Итак, двое по правую руку символизируют всё человечество, беззащитное перед нашествием зла.

И вот вся горизонталь: справа — беззащитные люди, слева — зло, готовое поразить их, и между ними, как стена, — спасение, милость Божия.

И теперь о том, в какую атмосферу погрузил Репин своих героев. Это ранние сумерки, наступление тёплого южного вечера, когда солнечного света ещё достаточно, чтобы разглядеть любую деталь, но тонкая голубоватая дымка уже покрыла дальние холмы и сделала всё происходящее чуть-чуть нереальным, словно приподняла землю к небесам… Время, когда душа отрешается от суеты дня и готовится к наступлению ночного покоя. Эти сумерки подчёркивают ощущение чуда: всё происходящее как бы выхвачено из повседневности, перенесено в глубь грозовой тучи, и молнией в этой туче — сверкающий меч палача.

Как видите, картина не так проста, как может показаться с первого взгляда, и, хотя это не иконопись, Репин все силы приложил к тому, чтобы средствами реалистической живописи показать нам возвышенный, небесный смысл происходящего.

Между прочим, Илья Ефимович всё-таки переписал это своё полотно, вернее, написал новый его вариант. История там такая: заказчицей картины была игуменья Николаевского женского монастыря в селе Стрелечьем Харьковского уезда, где проживала сестра художника, принявшая монашеский постриг. Но случилось так, что когда работа была закончена, её увидел император Александр III и захотел приобрести для своего музея — того самого, который мы сейчас знаем как Русский музей. Репин не стал возражать царю, а для монастыря создал другой вариант картины. Интересно сравнить два эти варианта.
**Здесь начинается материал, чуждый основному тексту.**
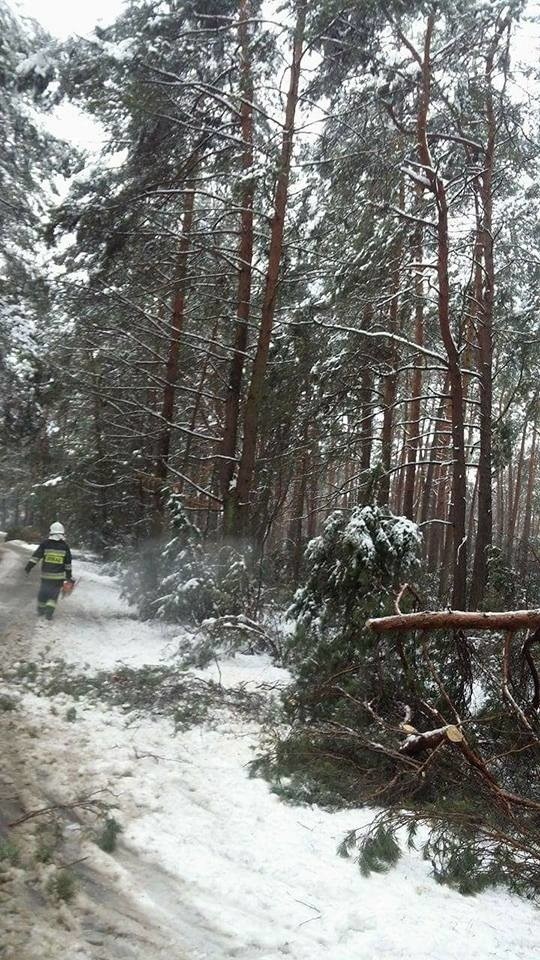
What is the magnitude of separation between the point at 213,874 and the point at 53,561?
7170 millimetres

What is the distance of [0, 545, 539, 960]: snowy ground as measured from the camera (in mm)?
3404

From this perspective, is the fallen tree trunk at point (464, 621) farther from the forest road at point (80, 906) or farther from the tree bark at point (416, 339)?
the tree bark at point (416, 339)

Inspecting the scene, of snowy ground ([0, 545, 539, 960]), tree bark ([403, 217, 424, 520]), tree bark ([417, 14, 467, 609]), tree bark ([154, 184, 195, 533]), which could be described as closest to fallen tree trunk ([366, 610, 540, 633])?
snowy ground ([0, 545, 539, 960])

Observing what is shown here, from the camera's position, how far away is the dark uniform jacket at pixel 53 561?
33.9 feet

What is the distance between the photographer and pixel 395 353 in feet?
35.7

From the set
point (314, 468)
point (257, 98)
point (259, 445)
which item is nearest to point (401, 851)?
point (314, 468)

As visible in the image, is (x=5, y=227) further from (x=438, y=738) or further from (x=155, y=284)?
(x=438, y=738)

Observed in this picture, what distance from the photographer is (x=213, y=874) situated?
4008mm

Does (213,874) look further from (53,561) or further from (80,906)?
(53,561)

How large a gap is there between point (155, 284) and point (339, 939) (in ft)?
35.9

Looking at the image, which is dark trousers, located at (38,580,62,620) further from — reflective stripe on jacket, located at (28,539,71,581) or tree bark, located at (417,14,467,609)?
tree bark, located at (417,14,467,609)

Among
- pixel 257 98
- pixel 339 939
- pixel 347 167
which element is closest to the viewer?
pixel 339 939

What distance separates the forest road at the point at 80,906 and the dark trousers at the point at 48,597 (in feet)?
17.7

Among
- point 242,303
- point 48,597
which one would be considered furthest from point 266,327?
point 48,597
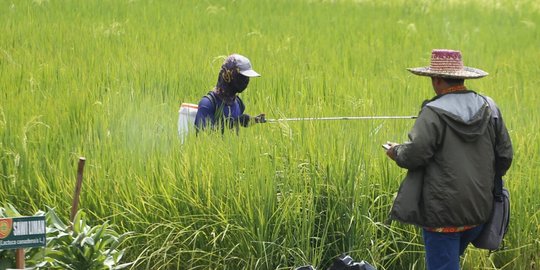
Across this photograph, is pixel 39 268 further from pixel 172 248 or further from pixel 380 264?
pixel 380 264

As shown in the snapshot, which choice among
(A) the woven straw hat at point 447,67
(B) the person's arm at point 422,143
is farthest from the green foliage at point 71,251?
(A) the woven straw hat at point 447,67

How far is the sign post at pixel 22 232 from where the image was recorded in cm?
376

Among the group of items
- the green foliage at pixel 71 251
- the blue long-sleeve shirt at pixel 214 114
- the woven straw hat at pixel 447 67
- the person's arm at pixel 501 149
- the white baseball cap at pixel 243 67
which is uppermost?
the woven straw hat at pixel 447 67

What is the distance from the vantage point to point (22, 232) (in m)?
3.81

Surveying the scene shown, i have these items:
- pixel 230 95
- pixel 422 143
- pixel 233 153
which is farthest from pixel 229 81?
pixel 422 143

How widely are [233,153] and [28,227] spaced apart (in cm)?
185

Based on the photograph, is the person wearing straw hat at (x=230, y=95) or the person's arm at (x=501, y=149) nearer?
the person's arm at (x=501, y=149)

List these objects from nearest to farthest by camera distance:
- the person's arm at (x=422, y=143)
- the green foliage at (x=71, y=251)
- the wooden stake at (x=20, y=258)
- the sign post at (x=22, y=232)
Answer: the sign post at (x=22, y=232) < the wooden stake at (x=20, y=258) < the green foliage at (x=71, y=251) < the person's arm at (x=422, y=143)

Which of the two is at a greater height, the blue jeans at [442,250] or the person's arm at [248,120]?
the person's arm at [248,120]

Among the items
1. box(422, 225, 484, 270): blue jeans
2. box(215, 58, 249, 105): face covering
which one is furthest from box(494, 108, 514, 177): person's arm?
box(215, 58, 249, 105): face covering

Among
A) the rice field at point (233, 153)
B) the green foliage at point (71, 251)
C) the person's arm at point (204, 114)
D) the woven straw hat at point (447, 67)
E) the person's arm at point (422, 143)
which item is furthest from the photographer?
the person's arm at point (204, 114)

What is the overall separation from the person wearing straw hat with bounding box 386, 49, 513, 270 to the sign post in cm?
158

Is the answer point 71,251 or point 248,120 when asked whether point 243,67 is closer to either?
point 248,120

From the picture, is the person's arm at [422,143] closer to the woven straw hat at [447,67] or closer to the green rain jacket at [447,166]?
the green rain jacket at [447,166]
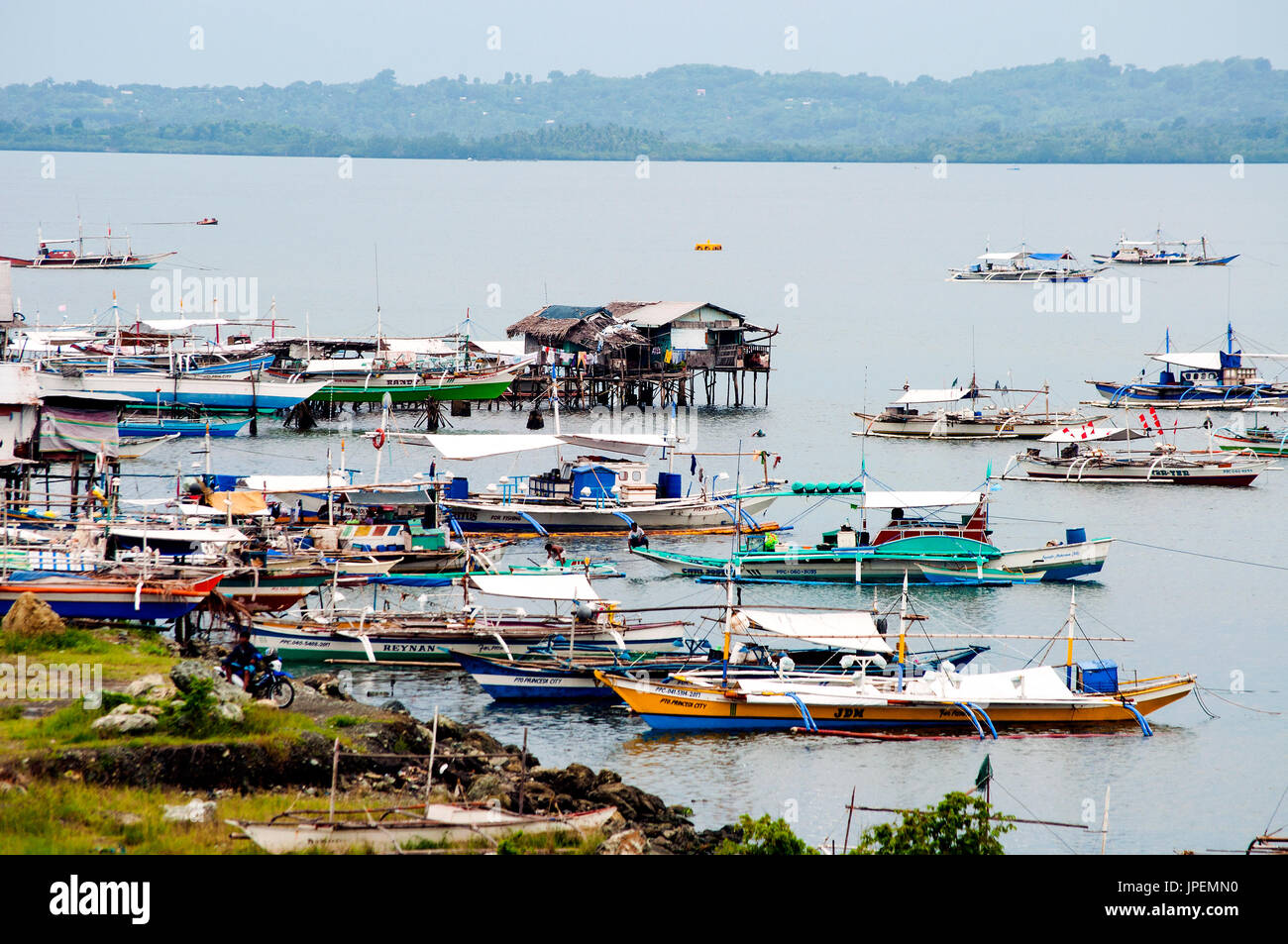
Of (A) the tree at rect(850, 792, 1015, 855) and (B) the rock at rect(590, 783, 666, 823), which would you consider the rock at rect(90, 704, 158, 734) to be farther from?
(A) the tree at rect(850, 792, 1015, 855)

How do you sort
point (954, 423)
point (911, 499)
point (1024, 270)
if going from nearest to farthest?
point (911, 499)
point (954, 423)
point (1024, 270)

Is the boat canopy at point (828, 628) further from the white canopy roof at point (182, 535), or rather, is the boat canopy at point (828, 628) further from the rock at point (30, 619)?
the rock at point (30, 619)

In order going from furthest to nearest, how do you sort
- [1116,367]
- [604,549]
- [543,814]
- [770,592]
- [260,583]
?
[1116,367]
[604,549]
[770,592]
[260,583]
[543,814]

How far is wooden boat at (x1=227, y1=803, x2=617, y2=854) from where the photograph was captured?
20922 mm

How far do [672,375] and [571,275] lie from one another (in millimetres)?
81632

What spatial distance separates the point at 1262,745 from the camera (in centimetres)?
3428

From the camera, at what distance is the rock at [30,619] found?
3116 cm

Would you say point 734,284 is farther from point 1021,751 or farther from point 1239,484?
point 1021,751

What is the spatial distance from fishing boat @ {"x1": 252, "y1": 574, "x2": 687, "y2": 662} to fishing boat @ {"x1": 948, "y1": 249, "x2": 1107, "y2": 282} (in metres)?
135

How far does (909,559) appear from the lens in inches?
1881

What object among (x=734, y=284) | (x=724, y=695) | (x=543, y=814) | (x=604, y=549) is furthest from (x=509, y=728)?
(x=734, y=284)
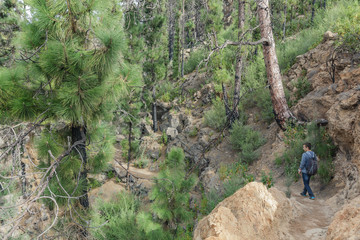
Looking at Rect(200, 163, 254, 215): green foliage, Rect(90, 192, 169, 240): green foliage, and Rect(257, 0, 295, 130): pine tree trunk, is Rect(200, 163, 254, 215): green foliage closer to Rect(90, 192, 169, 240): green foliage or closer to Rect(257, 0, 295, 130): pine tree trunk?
Rect(90, 192, 169, 240): green foliage

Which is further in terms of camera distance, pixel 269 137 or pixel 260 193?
pixel 269 137

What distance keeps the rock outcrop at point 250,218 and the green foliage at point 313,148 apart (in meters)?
2.25

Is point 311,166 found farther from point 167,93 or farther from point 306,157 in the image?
point 167,93

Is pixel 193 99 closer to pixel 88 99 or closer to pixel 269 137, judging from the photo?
pixel 269 137

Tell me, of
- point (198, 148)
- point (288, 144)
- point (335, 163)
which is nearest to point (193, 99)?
point (198, 148)

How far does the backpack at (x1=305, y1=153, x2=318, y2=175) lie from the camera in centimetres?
450

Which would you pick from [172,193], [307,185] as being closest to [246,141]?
[307,185]

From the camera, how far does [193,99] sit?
53.2ft

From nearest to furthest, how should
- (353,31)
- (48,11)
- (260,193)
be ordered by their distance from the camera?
(260,193)
(48,11)
(353,31)

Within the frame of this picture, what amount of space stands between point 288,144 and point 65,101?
19.3ft

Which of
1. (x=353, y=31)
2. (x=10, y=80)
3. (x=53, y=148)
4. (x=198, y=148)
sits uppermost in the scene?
(x=353, y=31)

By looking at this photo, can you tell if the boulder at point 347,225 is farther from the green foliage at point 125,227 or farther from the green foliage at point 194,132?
the green foliage at point 194,132

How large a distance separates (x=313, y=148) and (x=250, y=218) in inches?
148

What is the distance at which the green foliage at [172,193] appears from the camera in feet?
14.6
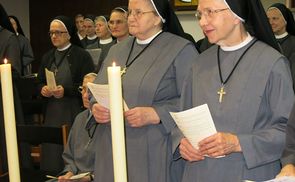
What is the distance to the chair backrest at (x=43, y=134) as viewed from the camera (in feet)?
13.3

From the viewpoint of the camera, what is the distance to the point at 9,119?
1.41 m

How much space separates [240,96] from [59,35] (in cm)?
356

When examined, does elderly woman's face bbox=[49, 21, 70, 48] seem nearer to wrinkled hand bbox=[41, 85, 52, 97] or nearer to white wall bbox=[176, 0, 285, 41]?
wrinkled hand bbox=[41, 85, 52, 97]

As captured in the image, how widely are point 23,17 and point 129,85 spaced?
1108 centimetres

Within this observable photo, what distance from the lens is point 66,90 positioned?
5352mm

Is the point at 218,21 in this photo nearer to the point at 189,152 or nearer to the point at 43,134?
the point at 189,152

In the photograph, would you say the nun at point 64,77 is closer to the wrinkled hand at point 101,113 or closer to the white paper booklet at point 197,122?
the wrinkled hand at point 101,113

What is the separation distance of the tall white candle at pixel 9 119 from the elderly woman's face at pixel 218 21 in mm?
1361

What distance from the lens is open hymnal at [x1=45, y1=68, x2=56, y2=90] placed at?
519cm

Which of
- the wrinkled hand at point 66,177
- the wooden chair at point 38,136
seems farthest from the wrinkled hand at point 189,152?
the wooden chair at point 38,136

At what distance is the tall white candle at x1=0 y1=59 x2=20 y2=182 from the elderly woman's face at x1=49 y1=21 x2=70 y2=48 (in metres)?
4.30

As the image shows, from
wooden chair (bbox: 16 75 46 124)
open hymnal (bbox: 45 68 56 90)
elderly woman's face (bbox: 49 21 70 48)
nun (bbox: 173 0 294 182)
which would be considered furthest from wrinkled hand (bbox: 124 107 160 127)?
wooden chair (bbox: 16 75 46 124)

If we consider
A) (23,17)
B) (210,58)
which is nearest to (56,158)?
(210,58)

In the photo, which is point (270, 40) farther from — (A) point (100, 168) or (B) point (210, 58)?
(A) point (100, 168)
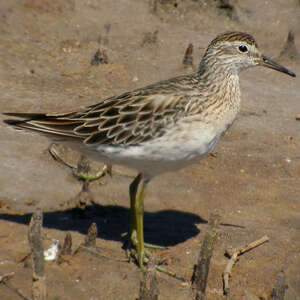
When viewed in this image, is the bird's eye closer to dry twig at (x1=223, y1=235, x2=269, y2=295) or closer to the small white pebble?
dry twig at (x1=223, y1=235, x2=269, y2=295)

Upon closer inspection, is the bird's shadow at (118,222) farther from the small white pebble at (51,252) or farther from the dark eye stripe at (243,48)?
the dark eye stripe at (243,48)

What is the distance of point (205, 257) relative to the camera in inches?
247

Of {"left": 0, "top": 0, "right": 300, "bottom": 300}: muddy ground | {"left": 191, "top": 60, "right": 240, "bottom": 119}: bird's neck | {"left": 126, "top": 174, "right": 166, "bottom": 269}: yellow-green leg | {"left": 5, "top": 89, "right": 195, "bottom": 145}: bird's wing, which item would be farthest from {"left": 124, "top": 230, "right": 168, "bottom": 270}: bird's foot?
{"left": 191, "top": 60, "right": 240, "bottom": 119}: bird's neck

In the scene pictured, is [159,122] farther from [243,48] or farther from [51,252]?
[51,252]

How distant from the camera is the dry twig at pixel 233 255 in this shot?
6.78 metres

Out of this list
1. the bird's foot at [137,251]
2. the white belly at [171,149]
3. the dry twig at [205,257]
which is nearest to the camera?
the dry twig at [205,257]

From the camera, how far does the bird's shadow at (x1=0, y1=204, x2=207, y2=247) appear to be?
7.52 m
Как видите, на монастырском холсте никакой отрешённости в образе Святителя нет и в помине: тут мирликийский Чудотворец стремглав бежит на помощь узникам; градоначальник становится героем второстепенным, частью фона, а сами узники лишились лиц — головы их укрыты повязками. На первый план вышел, как ни странно, палач; в коленопреклонённой фигуре узника выражено уже не смиренное ожидание смерти, а страдание…

Лучше ли стала картина после такого авторского переосмысления? Думаем, что нет, не стала. И в первую очередь потому, что тут-то как раз образ Святителя лишён небесности, неотмирности: это уже не зримый образ руки Божией, это просто добрый человек, решивший восстановить справедливость и спасти несчастных, причём сами несчастные стали какими-то абстрактными символами несчастья, а не живыми, конкретными людьми, как на музейном полотне. Перед нами уже не страница их жития, а просто рассказ из древней истории…

Хорошо всё-таки, что в Русский музей попал именно первый вариант картины! Хорошо, что Репин не успел его переделать! И хорошо, что есть второй вариант: ведь только сравнивая эти полотна, мы можем понять, как художник иногда не ценит Божию искру, принесённую ему вдохновением, ищет «чего-то получше», а лучшее, как известно, враг хорошего.